** Materials provided **
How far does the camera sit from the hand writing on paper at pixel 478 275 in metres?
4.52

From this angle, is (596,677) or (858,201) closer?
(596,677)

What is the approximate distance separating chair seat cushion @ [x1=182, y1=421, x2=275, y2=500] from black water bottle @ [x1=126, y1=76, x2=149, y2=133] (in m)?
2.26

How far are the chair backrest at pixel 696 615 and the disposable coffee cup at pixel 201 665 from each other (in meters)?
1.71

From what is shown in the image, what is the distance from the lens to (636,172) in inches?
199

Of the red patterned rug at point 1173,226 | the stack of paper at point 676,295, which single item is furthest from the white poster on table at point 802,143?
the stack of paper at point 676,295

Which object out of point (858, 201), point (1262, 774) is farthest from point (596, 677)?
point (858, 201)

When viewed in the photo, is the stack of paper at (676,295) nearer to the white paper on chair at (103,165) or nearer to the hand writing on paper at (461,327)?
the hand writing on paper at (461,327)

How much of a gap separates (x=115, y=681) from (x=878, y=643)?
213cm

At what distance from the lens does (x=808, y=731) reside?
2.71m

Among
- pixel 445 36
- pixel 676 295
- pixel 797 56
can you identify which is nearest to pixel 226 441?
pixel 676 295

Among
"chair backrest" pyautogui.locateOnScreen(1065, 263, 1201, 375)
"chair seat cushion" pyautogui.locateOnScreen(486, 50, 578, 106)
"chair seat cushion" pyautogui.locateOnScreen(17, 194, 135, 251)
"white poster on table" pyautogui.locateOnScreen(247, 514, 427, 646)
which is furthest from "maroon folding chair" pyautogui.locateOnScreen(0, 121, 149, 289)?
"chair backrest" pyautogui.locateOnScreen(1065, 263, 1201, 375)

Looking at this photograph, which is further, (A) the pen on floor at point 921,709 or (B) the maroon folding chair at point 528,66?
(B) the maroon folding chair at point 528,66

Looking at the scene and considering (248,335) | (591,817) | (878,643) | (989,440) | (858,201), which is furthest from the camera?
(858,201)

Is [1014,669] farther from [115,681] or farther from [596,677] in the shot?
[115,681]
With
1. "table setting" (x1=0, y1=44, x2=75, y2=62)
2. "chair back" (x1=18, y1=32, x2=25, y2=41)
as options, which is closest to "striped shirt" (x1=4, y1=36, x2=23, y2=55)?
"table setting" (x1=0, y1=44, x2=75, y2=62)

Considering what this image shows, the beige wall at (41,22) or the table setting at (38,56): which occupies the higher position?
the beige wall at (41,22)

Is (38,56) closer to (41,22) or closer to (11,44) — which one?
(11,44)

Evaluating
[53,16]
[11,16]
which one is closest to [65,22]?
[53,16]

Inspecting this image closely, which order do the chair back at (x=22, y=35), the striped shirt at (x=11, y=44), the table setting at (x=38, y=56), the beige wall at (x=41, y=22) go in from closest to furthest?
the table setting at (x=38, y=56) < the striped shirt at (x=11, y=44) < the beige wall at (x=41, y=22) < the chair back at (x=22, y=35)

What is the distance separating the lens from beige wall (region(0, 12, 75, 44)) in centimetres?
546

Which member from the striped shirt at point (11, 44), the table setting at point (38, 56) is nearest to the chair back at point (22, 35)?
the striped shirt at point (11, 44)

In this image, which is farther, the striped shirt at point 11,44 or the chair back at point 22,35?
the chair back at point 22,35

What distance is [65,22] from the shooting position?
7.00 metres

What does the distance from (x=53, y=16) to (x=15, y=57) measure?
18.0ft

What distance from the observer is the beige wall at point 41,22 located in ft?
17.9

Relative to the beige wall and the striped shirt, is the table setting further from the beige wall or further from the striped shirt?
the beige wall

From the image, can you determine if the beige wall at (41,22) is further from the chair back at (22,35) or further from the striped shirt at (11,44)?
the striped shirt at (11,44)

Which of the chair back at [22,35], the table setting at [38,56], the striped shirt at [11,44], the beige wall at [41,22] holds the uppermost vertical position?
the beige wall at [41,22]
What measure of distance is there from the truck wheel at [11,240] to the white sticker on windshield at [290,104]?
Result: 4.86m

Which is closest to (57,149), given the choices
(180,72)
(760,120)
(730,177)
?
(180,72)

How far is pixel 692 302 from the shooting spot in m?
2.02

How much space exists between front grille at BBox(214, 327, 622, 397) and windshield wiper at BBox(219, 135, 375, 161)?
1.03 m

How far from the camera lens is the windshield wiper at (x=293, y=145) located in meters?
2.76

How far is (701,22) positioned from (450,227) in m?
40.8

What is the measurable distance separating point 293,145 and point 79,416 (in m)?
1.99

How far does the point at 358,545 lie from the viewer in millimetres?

** What this task involves **
Convert every line of the listing above into a JSON list of strings, one string per line, leaving out blank lines.

** Final result **
[
  "How far does the camera sit from the hand writing on paper at pixel 478 275 in metres?",
  "4.52",
  "From this angle, is (596,677) or (858,201) closer?",
  "(596,677)",
  "What is the approximate distance separating chair seat cushion @ [x1=182, y1=421, x2=275, y2=500] from black water bottle @ [x1=126, y1=76, x2=149, y2=133] (in m)?",
  "2.26",
  "How far are the chair backrest at pixel 696 615 and the disposable coffee cup at pixel 201 665 from each other (in meters)?",
  "1.71",
  "From what is shown in the image, what is the distance from the lens to (636,172) in inches?",
  "199",
  "Of the red patterned rug at point 1173,226 | the stack of paper at point 676,295, which single item is furthest from the white poster on table at point 802,143?",
  "the stack of paper at point 676,295",
  "Which object out of point (858, 201), point (1262, 774) is farthest from point (596, 677)?",
  "point (858, 201)",
  "When viewed in the photo, is the stack of paper at (676,295) nearer to the white paper on chair at (103,165) or nearer to the hand writing on paper at (461,327)?",
  "the hand writing on paper at (461,327)",
  "How much of a gap separates (x=115, y=681) from (x=878, y=643)?",
  "213cm",
  "At what distance from the lens does (x=808, y=731) reside?",
  "2.71m",
  "Among",
  "- pixel 445 36",
  "- pixel 676 295",
  "- pixel 797 56",
  "can you identify which is nearest to pixel 226 441?",
  "pixel 676 295",
  "Among",
  "\"chair backrest\" pyautogui.locateOnScreen(1065, 263, 1201, 375)",
  "\"chair seat cushion\" pyautogui.locateOnScreen(486, 50, 578, 106)",
  "\"chair seat cushion\" pyautogui.locateOnScreen(17, 194, 135, 251)",
  "\"white poster on table\" pyautogui.locateOnScreen(247, 514, 427, 646)",
  "which is furthest from \"maroon folding chair\" pyautogui.locateOnScreen(0, 121, 149, 289)?",
  "\"chair backrest\" pyautogui.locateOnScreen(1065, 263, 1201, 375)",
  "Looking at this photograph, which is further, (A) the pen on floor at point 921,709 or (B) the maroon folding chair at point 528,66?",
  "(B) the maroon folding chair at point 528,66",
  "Looking at the scene and considering (248,335) | (591,817) | (878,643) | (989,440) | (858,201), which is furthest from the camera?",
  "(858,201)",
  "Is [1014,669] farther from [115,681] or farther from [596,677] in the shot?",
  "[115,681]",
  "With",
  "1. \"table setting\" (x1=0, y1=44, x2=75, y2=62)",
  "2. \"chair back\" (x1=18, y1=32, x2=25, y2=41)",
  "as options, which is closest to \"striped shirt\" (x1=4, y1=36, x2=23, y2=55)?",
  "\"table setting\" (x1=0, y1=44, x2=75, y2=62)",
  "Considering what this image shows, the beige wall at (41,22) or the table setting at (38,56): which occupies the higher position?",
  "the beige wall at (41,22)",
  "Is (38,56) closer to (41,22) or closer to (11,44) — which one?",
  "(11,44)",
  "Evaluating",
  "[53,16]",
  "[11,16]",
  "which one is closest to [65,22]?",
  "[53,16]",
  "Inspecting this image closely, which order do the chair back at (x=22, y=35), the striped shirt at (x=11, y=44), the table setting at (x=38, y=56), the beige wall at (x=41, y=22) go in from closest to furthest?",
  "the table setting at (x=38, y=56) < the striped shirt at (x=11, y=44) < the beige wall at (x=41, y=22) < the chair back at (x=22, y=35)",
  "What is the distance separating the lens from beige wall (region(0, 12, 75, 44)) in centimetres?",
  "546",
  "Which member from the striped shirt at point (11, 44), the table setting at point (38, 56) is nearest to the chair back at point (22, 35)?",
  "the striped shirt at point (11, 44)",
  "In this image, which is farther, the striped shirt at point 11,44 or the chair back at point 22,35?",
  "the chair back at point 22,35",
  "What distance is [65,22] from the shooting position?",
  "7.00 metres",
  "What does the distance from (x=53, y=16) to (x=15, y=57) measure?",
  "18.0ft",
  "What distance from the observer is the beige wall at point 41,22 located in ft?",
  "17.9",
  "Relative to the beige wall and the striped shirt, is the table setting further from the beige wall or further from the striped shirt?",
  "the beige wall",
  "From the image, can you determine if the beige wall at (41,22) is further from the chair back at (22,35) or further from the striped shirt at (11,44)?",
  "the striped shirt at (11,44)",
  "Which of the chair back at [22,35], the table setting at [38,56], the striped shirt at [11,44], the beige wall at [41,22] holds the uppermost vertical position?",
  "the beige wall at [41,22]",
  "What measure of distance is there from the truck wheel at [11,240] to the white sticker on windshield at [290,104]?",
  "Result: 4.86m",
  "Which is closest to (57,149), given the choices",
  "(180,72)",
  "(760,120)",
  "(730,177)",
  "?",
  "(180,72)",
  "How far is pixel 692 302 from the shooting spot in m?",
  "2.02",
  "How much space exists between front grille at BBox(214, 327, 622, 397) and windshield wiper at BBox(219, 135, 375, 161)?",
  "1.03 m",
  "How far from the camera lens is the windshield wiper at (x=293, y=145) located in meters?",
  "2.76",
  "How far is (701,22) positioned from (450,227) in m?",
  "40.8",
  "What is the measurable distance separating point 293,145 and point 79,416 (in m)?",
  "1.99",
  "How far does the point at 358,545 lie from the viewer in millimetres?"
]